Passage for review:
================================

A fast and Scalable Multiobjective Genetic Fuzzy System for Linguistic Fuzzy Modeling in High-Dimensional Regression Problems

Abstract

Linguistic fuzzy modeling in high-dimensional regression problems poses the challenge of exponential-rule explosion when the number of variables and/or instances becomes high. One way to address this problem is by determining the used variables, the linguistic partitioning and the rule set together, in order to only evolve very simple, but still accurate models. However, evolving these components together is a difficult task, which involves a complex search space. In this study, we propose an effective multiobjective evolutionary algorithm that, based on embedded genetic database (DB) learning (involved variables, granularities, and slight fuzzy-partition displacements), allows the fast learning of simple and quite-accurate linguistic models. Some efficient mechanisms have been designed to ensure a very fast, but not premature, convergence in problems with a high number of variables. Further, since additional problems could arise for datasets with a large number of instances, we also propose a general mechanism for the estimation of the model error when using evolutionary algorithms, by only considering a reduced subset of the examples. By doing so, we can also apply a fast postprocessing stage for further refining the learned solutions. We tested our approach on 17 real-world datasets with different numbers of variables and instances. Three well-known methods based on embedded genetic DB learning have been executed as references. We compared the different approaches by applying nonparametric statistical tests for multiple comparisons. The results confirm the effectiveness of the proposed method not only in terms of scalability but in terms of the simplicity and generalizability of the obtained models as well.

================================

Data to examine:
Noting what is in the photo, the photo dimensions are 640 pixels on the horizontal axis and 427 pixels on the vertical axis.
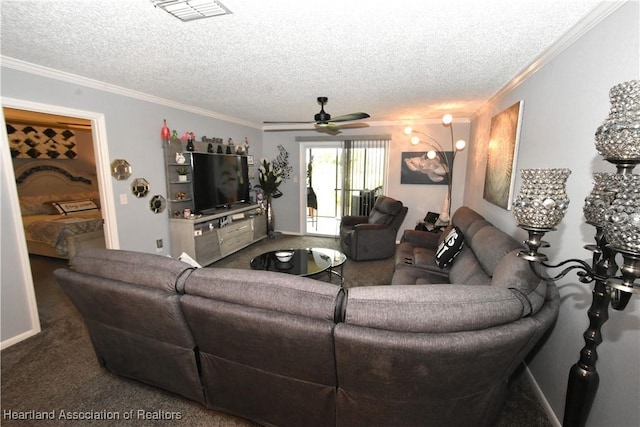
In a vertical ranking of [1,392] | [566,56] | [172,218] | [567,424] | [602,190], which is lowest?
[1,392]

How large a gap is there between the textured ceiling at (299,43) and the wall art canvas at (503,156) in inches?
14.8

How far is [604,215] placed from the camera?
0.88 metres

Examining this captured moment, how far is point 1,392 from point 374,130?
17.7 ft

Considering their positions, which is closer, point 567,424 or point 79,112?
point 567,424

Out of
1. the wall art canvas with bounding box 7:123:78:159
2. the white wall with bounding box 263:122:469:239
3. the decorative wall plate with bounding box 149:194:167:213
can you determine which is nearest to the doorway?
the decorative wall plate with bounding box 149:194:167:213

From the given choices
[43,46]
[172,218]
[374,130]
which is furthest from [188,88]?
[374,130]

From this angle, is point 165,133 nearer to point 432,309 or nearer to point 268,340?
point 268,340

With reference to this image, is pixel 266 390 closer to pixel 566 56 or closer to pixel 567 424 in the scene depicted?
pixel 567 424

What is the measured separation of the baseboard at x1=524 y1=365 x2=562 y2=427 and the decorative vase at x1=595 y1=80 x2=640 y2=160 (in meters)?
1.62

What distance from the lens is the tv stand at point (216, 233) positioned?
149 inches

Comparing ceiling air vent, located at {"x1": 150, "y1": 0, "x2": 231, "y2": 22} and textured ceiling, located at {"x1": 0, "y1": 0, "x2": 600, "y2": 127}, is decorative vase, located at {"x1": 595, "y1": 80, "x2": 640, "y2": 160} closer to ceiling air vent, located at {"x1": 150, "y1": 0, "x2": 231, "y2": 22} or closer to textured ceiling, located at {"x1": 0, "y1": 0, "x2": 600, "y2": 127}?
textured ceiling, located at {"x1": 0, "y1": 0, "x2": 600, "y2": 127}

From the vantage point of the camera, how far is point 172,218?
3.81m

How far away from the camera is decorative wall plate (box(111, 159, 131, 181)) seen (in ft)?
10.1

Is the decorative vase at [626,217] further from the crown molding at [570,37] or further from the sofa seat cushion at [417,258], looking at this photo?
the sofa seat cushion at [417,258]
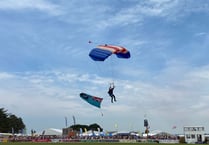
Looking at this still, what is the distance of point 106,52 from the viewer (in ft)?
101

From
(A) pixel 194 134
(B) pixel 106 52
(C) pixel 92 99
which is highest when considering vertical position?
(B) pixel 106 52

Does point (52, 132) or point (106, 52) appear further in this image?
point (52, 132)

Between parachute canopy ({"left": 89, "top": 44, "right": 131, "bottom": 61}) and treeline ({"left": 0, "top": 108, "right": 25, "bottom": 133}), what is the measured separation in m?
99.1

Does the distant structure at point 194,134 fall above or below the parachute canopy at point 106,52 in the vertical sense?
below

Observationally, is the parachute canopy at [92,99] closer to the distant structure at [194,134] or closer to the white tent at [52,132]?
the distant structure at [194,134]

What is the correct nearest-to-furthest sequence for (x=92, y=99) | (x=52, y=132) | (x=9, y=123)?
(x=92, y=99)
(x=52, y=132)
(x=9, y=123)

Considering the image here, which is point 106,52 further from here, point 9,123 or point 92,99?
point 9,123

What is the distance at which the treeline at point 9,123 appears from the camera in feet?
433

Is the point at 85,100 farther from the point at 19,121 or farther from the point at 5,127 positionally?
the point at 19,121

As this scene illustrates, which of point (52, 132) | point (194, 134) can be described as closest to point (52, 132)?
point (52, 132)

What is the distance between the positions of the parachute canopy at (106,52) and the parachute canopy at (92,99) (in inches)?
475

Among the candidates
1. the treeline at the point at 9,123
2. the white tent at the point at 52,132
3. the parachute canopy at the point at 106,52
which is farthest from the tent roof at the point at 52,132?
the parachute canopy at the point at 106,52

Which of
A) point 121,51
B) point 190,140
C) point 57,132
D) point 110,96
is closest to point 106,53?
point 121,51

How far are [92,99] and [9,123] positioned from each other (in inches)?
3995
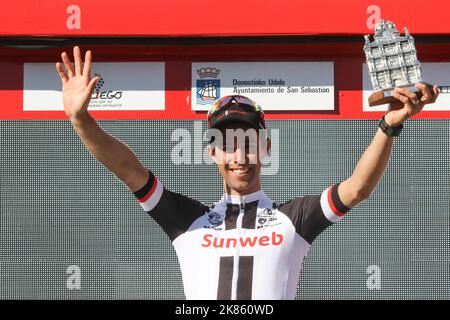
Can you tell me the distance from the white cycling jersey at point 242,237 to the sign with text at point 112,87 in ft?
4.60

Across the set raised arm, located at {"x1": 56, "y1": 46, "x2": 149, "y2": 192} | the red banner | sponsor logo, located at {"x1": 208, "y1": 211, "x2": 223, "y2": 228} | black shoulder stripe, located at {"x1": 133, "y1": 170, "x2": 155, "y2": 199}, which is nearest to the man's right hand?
raised arm, located at {"x1": 56, "y1": 46, "x2": 149, "y2": 192}

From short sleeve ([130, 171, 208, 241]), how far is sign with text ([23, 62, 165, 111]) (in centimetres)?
140

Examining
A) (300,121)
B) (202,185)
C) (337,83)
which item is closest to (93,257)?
(202,185)

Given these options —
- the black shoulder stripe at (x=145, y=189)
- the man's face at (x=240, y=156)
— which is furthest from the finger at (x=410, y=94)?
the black shoulder stripe at (x=145, y=189)

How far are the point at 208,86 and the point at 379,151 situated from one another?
169 centimetres

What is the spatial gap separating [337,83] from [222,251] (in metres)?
1.70

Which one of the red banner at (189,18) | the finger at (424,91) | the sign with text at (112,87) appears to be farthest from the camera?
the sign with text at (112,87)

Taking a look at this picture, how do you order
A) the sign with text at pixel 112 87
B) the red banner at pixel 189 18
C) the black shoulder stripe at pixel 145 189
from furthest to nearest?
the sign with text at pixel 112 87, the red banner at pixel 189 18, the black shoulder stripe at pixel 145 189

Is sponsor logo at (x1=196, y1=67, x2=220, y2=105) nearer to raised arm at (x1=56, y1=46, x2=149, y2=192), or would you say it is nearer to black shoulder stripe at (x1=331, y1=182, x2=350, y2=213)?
raised arm at (x1=56, y1=46, x2=149, y2=192)

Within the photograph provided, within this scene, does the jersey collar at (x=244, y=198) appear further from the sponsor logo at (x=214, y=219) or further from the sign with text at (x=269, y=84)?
the sign with text at (x=269, y=84)

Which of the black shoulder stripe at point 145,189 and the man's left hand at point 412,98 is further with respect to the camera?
the black shoulder stripe at point 145,189

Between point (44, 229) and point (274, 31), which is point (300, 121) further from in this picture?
point (44, 229)

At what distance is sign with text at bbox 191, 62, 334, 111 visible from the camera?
410cm

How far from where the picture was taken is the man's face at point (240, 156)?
2734 millimetres
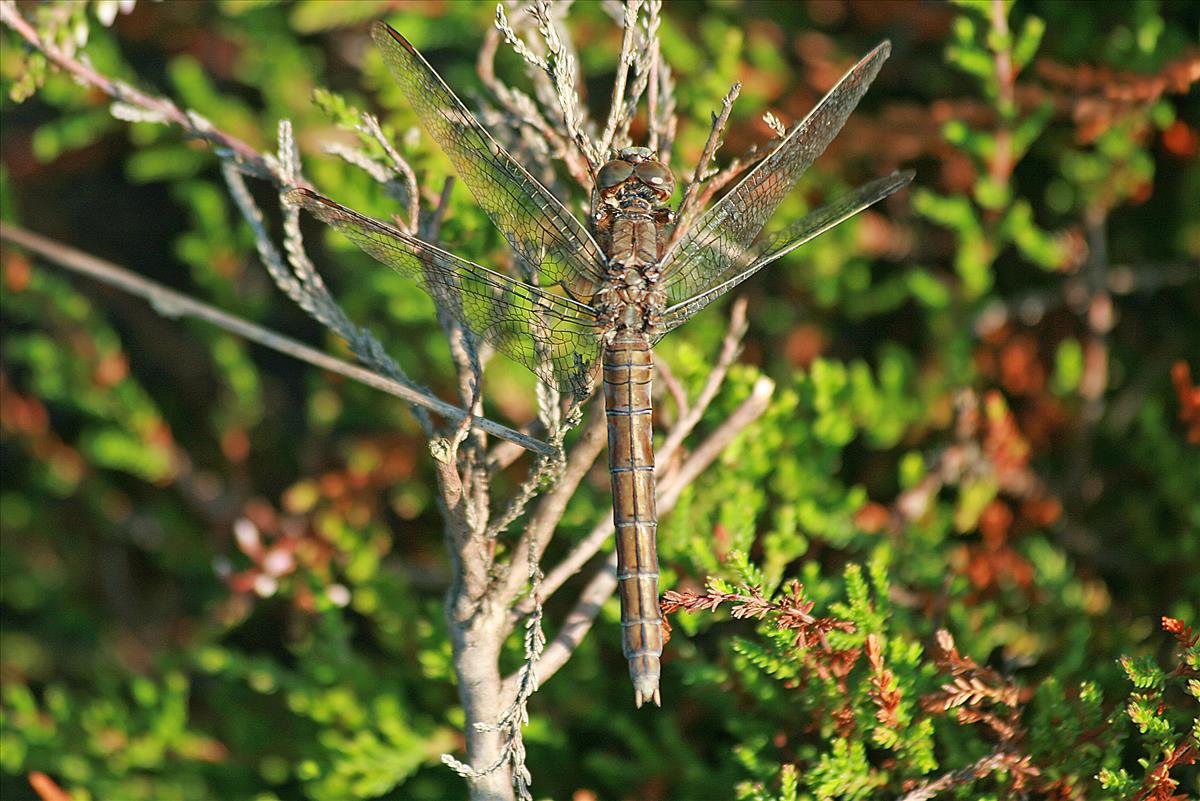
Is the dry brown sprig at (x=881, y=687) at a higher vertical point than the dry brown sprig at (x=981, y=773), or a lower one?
higher

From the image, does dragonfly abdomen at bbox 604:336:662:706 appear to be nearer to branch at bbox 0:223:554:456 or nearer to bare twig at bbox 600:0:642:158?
branch at bbox 0:223:554:456

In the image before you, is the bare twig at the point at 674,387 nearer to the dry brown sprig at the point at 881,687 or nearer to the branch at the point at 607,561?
the branch at the point at 607,561

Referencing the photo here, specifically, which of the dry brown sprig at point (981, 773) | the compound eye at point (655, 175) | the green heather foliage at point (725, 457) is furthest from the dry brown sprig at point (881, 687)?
the compound eye at point (655, 175)

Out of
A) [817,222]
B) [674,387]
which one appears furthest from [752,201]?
[674,387]

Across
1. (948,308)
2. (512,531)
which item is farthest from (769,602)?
(948,308)

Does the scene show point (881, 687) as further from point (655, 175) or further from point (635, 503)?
point (655, 175)

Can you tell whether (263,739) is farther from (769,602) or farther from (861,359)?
(861,359)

================================

Task: According to the abstract, how many real-world datasets was the approach tested on? The rows are not needed for this.

Task answer: 17